Find the total pressure at the base of a column with a vertical height of 2.55 meters containing a liquid of density 1,150 kilograms per cubic meter. The top of the column is at sea level. Use a value of 101.3 kilopascals for the atmospheric pressure on the column.

Let’s say that this is our column of liquid, and we’ll label the height of this column ℎ. The very top of this column, we’re told, is at sea level. This means that the pressure of exactly one atmosphere is bearing down on the top of this 2.55-meter-tall column. That pressure is given to us in units of kilopascals. Knowing all this along with the density of the fluid in our column, we want to solve for the pressure at the base of our column of liquid. We’ll call this pressure 𝑃 sub 𝑡 because it’s a total pressure: the pressure due to the column of liquid as well as the atmosphere on top of that column.

If we call the pressure due to the column of liquid 𝑃 sub 𝑐 and that due to the atmosphere 𝑃 sub atm, then we can write an equation that connects 𝑃 sub atm, 𝑃 sub 𝑐, and the total pressure 𝑃 sub 𝑡. That is, 𝑃 sub 𝑡 equals the sum of the other two pressures.

Now, we know the atmospheric pressure — that’s given to us in our problem statement — but we don’t yet know 𝑃 sub 𝑐. However, we can recall the equation that the pressure due to a fluid of density 𝜌 extended a height ℎ equals 𝜌 times 𝑔, the acceleration due to gravity, times ℎ. We’re given the density of the fluid in our column. And let’s call the column’s density 𝜌 sub 𝑐. This means we can write that 𝑃 sub 𝑡, the total pressure, equals 𝜌 sub 𝑐 times 𝑔 times ℎ plus 𝑃 sub atm.

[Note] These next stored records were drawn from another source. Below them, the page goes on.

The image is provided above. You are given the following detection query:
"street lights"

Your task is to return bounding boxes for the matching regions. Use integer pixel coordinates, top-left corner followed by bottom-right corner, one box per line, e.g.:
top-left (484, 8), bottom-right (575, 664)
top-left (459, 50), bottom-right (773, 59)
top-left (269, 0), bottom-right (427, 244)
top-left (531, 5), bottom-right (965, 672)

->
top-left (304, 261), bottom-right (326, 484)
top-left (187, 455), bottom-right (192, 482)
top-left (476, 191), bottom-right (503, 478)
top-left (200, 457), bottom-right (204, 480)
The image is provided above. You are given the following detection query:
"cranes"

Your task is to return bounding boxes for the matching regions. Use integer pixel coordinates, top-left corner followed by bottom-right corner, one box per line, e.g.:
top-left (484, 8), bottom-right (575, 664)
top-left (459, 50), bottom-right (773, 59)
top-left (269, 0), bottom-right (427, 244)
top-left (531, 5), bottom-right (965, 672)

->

Note that we know the density of the fluid in our column, we know the height ℎ, and we also know that the acceleration due to gravity is 9.8 meters per second squared. All this, along with the fact that 𝑃 sub atm is given as 101.3 kilopascals means that we can now fill in all the values on the right-hand side of this equation.

With those values substituted in, we see that we have one term in our expression for 𝑃 sub 𝑡 here and the other term here. Before we can add these terms, though, we’ll need to make sure that they’re of the same type, that is, that they have the same units.

Looking at the units in the first term, we see that we have meters times meters divided by meters cubed. The factors of meters in the numerator will cancel. And in the denominator, we’ll have simply meters. What we’re finding then is that the overall units of this first term in our expression are kilograms per meter second squared. We now want to make sure that these match up with the units of the second term.

Because the units in our first term are SI units with no prefix, we’ll want the same thing to be true of the units in our second term. That is, we’ll convert the units of this term from kilopascals to pascals. One single kilopascal is 1,000 pascals. So to convert 101.3 kilopascals to pascals, we’ll multiply this number by 1,000. That gives us 101,300 pascals.

Now, for this unit pascal, a pascal is equal to a newton over a meter squared. And a newton is equal to a kilogram meter per second squared. Therefore, we can write a pascal as a kilogram meter per second squared per meter squared. If we divide both the numerator and the denominator of this expression by meter squared, then in the denominator, meter squared cancels out entirely. And in the numerator, one factor of meters divides out. That leaves us with these units.

And we can see now that these units are equal to the units of the first term on the right-hand side of our expression. Since that’s the case, it means we can add these terms together and that we’re ready to calculate 𝑃 sub 𝑡.

This calculation results in 130,038.5 pascals of pressure. For our final answer, we’ll round this result to three significant figures to match the number of significant figures in the height given to us. We can therefore write our answer this way in scientific notation. The total pressure at the bottom of the column of liquid, that is, the pressure due to the column of liquid plus the atmospheric pressure on top, is 1.30 times 10 to the fifth pascals.